A.A.
Oluşturulma Tarihi: Haziran 20, 2008 00:00
Haberler, manşetler, içerikler yapılırken kadınlar, bireysel varlığı olmayan eş ve anne, magazin malzemesi, konu mankeni, cinsel nesne olarak kurgulanıyor ve tamamen yok sayılıyor.
Medya İzleme Grubu’nun (MEDİZ) yürüttüğü "Medyada Cinsiyetçiliğe Son" kampanyası kapsamında hazırlanan "Medyada Kadınların Temsil Biçimleri" araştırmasının sonuçları açıklandı.
Araştırmayı yapan
Galatasaray Üniversitesi İletişim Fakültesi Öğretim Üyesi Doç. Dr. Hülya Uğur Tanrıöver başkanlığındaki ekip tarafından hazırlanan araştırmanın sonuçları, gazeteciler Ferai Tınç, Ayşenur Arslan ve Şirin Payzın’ın da katıldığı basın toplantısında kamuoyuyla paylaşıldı.
Doç. Dr. Tanrıöver, araştırmanın bu yılın ocak ayında iki hafta boyunca 10 gazete, 5 radyo, 5 internet sitesi ve 5 televizyon kanalının izlenmesiyle yapıldığını belirterek "Araştırma sonuçları da gösterdi, medya erkeklerin egemenliğinde. Medyanın genelinde kadınların aleyhine cinsiyetçi bir söylem egemen.

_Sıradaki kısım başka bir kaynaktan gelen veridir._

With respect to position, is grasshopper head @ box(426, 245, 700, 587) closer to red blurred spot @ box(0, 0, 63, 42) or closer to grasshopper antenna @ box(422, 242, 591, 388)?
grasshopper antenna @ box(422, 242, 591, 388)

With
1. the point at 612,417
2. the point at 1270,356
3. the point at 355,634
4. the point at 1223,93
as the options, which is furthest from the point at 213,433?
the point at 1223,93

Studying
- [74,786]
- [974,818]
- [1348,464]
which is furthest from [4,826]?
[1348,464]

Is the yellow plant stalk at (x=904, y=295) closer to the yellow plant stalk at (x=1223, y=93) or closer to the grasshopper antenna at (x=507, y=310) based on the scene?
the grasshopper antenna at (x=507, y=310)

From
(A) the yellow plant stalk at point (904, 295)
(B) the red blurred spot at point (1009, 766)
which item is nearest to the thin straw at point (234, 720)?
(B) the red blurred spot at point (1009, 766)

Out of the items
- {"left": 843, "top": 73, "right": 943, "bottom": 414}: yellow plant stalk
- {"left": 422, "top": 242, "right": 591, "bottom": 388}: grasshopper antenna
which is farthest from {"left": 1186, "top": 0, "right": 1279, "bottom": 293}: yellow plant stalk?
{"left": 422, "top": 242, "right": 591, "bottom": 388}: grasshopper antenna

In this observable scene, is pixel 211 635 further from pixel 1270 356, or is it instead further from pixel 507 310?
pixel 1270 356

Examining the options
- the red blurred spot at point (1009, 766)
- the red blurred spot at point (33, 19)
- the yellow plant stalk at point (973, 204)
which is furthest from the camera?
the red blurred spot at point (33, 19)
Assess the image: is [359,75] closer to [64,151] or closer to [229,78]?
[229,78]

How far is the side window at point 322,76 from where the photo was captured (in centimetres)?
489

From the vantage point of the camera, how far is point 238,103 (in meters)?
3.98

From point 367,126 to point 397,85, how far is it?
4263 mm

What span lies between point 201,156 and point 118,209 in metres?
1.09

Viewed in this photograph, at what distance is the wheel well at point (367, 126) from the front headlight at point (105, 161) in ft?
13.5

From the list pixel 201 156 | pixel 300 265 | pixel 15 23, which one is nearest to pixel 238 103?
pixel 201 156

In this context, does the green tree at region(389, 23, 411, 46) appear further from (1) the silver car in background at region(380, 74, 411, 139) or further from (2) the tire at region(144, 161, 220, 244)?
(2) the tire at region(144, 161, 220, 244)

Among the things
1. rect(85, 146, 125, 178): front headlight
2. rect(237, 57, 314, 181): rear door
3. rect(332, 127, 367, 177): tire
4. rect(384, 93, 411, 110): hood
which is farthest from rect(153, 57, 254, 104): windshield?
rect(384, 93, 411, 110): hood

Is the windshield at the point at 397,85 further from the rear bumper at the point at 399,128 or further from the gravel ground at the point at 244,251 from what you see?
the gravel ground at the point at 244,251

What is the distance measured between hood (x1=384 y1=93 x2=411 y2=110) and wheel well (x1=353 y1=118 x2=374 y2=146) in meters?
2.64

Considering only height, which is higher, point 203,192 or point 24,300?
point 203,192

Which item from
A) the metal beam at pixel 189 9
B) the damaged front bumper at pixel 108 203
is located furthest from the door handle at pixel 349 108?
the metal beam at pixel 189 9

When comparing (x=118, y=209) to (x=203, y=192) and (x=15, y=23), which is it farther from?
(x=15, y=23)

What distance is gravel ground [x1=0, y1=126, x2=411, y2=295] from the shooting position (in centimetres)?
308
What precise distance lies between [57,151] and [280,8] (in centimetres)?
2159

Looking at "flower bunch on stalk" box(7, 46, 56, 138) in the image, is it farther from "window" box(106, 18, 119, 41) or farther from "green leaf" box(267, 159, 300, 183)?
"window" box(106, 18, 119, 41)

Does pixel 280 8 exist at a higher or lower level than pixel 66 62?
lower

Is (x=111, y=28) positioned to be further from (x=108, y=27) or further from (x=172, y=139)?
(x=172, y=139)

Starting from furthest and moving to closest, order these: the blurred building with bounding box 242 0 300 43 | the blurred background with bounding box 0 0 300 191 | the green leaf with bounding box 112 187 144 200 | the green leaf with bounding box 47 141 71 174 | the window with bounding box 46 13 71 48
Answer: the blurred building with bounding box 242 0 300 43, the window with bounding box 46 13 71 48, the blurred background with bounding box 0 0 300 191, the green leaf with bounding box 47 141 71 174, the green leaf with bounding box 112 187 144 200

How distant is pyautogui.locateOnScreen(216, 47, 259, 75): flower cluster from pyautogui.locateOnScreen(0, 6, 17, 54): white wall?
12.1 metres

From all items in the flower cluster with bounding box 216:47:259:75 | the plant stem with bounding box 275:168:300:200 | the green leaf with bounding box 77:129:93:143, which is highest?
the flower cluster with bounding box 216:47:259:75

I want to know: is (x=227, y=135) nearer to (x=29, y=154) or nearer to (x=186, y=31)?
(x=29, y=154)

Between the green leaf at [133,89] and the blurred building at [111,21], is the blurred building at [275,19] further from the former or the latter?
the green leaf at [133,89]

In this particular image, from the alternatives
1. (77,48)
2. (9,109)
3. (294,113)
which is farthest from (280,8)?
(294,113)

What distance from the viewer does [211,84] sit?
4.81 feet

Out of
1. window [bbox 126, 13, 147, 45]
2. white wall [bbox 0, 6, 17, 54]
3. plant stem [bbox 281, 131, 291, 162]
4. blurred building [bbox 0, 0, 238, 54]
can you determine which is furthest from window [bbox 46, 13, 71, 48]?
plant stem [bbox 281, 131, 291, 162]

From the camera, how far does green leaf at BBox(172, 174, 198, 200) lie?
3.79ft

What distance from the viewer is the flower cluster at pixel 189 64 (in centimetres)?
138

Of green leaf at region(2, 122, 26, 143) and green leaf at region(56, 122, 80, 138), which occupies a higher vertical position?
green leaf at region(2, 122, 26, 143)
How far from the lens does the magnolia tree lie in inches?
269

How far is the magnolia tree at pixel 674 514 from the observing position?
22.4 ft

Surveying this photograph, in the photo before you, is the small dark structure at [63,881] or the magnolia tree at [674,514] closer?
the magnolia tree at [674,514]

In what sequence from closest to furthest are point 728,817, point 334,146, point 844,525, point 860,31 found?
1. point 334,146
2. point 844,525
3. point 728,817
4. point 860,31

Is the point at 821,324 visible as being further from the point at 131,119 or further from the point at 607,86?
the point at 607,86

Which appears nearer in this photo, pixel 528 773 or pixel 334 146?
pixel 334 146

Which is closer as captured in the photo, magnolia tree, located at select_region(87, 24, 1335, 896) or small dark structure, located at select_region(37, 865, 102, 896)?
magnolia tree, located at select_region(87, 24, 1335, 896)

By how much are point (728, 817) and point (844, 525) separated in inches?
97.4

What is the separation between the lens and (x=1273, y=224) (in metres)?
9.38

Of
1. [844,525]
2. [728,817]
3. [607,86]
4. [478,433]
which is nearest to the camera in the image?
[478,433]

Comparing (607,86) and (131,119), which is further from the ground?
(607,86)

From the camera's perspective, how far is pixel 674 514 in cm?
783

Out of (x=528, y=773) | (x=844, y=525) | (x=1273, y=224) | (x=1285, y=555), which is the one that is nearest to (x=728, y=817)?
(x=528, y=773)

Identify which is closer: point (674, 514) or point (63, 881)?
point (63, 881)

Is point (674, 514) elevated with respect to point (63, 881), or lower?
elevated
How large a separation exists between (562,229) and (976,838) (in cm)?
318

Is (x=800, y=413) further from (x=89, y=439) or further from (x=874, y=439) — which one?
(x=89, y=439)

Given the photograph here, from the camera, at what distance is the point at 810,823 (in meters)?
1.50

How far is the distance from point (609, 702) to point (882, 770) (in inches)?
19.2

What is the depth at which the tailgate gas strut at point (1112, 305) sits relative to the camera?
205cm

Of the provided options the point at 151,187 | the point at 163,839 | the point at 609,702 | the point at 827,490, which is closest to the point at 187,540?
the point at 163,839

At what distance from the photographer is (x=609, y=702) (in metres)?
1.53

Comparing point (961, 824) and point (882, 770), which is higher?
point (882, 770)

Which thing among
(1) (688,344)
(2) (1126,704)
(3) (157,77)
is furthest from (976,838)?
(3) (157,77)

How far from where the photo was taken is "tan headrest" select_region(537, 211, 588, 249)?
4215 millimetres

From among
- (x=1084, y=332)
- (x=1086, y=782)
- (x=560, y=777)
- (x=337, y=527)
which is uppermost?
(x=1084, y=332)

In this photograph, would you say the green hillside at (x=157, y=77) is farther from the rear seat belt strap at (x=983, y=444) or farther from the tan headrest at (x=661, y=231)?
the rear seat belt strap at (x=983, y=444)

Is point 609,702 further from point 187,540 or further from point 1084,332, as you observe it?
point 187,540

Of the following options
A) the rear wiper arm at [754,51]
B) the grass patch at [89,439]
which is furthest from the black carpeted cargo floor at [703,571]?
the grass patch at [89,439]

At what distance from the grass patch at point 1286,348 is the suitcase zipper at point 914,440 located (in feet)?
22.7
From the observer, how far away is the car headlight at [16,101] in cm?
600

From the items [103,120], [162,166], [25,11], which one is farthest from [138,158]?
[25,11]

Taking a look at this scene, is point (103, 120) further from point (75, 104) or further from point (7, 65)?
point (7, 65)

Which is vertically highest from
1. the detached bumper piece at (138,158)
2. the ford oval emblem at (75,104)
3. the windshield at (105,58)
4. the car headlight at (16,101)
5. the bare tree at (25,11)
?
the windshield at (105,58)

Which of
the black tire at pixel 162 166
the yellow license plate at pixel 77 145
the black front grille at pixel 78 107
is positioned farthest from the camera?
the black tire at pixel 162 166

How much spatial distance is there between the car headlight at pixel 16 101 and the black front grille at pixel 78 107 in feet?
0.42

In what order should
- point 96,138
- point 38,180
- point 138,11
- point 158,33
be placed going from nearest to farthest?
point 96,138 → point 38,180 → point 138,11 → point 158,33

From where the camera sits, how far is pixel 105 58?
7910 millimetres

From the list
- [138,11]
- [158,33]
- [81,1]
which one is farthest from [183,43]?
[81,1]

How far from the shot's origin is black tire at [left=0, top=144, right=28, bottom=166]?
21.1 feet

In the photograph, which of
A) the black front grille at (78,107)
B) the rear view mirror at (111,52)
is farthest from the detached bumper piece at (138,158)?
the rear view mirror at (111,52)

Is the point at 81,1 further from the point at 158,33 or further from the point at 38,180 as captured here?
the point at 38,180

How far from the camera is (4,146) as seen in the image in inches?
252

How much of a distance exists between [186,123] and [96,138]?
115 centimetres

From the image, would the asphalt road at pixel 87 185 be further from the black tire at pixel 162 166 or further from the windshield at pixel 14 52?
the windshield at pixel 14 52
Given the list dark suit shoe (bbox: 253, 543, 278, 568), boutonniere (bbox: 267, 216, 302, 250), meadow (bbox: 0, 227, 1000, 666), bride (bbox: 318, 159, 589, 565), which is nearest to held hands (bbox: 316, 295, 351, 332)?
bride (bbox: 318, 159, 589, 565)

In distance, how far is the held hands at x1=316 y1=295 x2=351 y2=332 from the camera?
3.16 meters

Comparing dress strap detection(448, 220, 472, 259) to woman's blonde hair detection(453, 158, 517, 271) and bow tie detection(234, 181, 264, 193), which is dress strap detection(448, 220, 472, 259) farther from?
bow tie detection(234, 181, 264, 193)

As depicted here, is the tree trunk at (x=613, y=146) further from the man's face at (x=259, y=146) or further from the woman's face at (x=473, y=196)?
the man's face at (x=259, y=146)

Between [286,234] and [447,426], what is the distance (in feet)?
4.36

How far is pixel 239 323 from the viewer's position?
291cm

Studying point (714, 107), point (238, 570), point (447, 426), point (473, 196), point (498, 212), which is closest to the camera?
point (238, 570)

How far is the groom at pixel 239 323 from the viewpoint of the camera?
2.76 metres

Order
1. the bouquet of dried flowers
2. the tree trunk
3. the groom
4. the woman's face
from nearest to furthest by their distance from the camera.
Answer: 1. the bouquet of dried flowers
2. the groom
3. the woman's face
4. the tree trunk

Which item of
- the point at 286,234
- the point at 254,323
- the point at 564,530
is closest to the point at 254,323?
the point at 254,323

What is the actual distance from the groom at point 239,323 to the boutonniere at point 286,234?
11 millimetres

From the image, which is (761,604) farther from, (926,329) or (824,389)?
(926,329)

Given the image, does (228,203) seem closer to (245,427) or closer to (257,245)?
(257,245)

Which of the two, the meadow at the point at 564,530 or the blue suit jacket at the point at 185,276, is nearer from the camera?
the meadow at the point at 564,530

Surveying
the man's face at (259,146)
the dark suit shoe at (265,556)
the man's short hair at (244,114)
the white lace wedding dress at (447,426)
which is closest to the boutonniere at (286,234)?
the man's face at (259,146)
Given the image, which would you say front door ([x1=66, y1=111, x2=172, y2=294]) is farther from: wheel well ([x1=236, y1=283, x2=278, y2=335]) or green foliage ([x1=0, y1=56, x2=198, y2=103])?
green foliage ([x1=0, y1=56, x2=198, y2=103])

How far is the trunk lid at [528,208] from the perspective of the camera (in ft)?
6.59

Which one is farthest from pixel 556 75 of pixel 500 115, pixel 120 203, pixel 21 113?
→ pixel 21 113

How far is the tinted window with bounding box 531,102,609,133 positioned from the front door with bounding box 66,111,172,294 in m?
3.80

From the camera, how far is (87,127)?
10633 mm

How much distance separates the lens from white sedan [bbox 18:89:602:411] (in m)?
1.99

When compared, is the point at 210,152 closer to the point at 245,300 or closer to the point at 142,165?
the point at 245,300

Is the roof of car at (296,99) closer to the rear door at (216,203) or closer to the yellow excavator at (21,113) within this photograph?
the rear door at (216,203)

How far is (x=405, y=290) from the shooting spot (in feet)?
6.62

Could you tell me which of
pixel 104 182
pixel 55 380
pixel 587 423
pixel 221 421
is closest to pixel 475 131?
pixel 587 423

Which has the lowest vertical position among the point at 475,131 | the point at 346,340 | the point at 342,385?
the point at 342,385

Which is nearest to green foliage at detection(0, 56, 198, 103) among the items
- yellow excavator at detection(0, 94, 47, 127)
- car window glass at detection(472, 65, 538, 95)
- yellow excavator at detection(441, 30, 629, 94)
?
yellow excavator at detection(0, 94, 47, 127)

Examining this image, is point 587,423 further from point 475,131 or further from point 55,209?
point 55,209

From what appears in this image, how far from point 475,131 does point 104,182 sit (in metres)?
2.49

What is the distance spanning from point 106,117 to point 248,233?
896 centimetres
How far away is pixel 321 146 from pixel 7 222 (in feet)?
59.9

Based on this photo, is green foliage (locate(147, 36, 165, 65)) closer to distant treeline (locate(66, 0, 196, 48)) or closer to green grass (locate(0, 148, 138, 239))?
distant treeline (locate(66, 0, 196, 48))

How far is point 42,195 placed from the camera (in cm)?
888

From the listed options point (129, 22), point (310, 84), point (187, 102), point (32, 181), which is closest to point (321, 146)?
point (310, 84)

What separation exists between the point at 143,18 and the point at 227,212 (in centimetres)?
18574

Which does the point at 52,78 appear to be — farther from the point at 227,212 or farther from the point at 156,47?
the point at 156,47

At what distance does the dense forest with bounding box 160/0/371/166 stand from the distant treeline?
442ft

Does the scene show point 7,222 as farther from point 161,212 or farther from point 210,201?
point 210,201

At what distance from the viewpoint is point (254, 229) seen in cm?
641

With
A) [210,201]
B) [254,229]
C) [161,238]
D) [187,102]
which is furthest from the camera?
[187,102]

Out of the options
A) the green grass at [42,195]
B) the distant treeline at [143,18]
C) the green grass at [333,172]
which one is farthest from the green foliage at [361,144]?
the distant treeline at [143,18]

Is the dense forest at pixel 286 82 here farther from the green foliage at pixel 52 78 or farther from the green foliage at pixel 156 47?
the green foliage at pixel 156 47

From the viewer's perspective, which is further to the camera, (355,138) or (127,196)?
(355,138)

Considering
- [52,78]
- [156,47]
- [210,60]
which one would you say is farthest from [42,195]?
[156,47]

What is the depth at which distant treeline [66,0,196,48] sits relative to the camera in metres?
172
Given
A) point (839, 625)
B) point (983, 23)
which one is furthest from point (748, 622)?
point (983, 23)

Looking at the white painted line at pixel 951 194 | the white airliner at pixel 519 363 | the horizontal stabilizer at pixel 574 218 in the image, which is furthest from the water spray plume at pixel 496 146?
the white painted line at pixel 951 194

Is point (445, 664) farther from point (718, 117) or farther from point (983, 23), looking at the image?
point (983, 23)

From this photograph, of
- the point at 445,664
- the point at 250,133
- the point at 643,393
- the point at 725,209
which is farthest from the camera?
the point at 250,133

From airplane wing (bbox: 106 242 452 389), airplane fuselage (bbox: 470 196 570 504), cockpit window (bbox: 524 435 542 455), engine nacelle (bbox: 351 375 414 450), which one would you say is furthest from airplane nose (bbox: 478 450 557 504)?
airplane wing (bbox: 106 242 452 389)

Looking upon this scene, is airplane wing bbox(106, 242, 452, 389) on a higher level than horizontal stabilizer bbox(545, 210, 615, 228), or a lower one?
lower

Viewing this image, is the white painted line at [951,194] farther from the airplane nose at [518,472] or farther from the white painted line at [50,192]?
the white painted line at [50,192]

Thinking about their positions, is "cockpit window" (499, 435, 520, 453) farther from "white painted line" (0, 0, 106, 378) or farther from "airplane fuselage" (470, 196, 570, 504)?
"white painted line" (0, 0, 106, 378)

Haberler, manşetler, içerikler yapılırken kadınlar, bireysel varlığı olmayan eş ve anne,
magazin malzemesi, konu mankeni, cinsel nesne olarak kurgulanıyor ve tamamen yok sayılıyor" dedi. Tanrıöver, araştırmanın, üniversitelerde başörtüsü konusunun TBMM’de görüşüldüğü dönemi kapsadığına dikkat çekerek, şunları kaydetti:
"Başörtüsü gündemin en temel maddelerinden biri olmasına karşın, kadınların örgüt ve eylemlerine ilişkin haberlerin temsil oranının yüzde 2’nin üzerine çıkmaması ilginçtir. Hatta siyasal duruşu ve iktidarla ilişkileri nedeniyle başörtüsü yasasının kaldırılmasından yana olan medyalarda bile, haklarını talep eden kadınların eylemlerinde, konu üzerine fikir yürüten erkek yorumculara yer verilmesi dikkat çekicidir."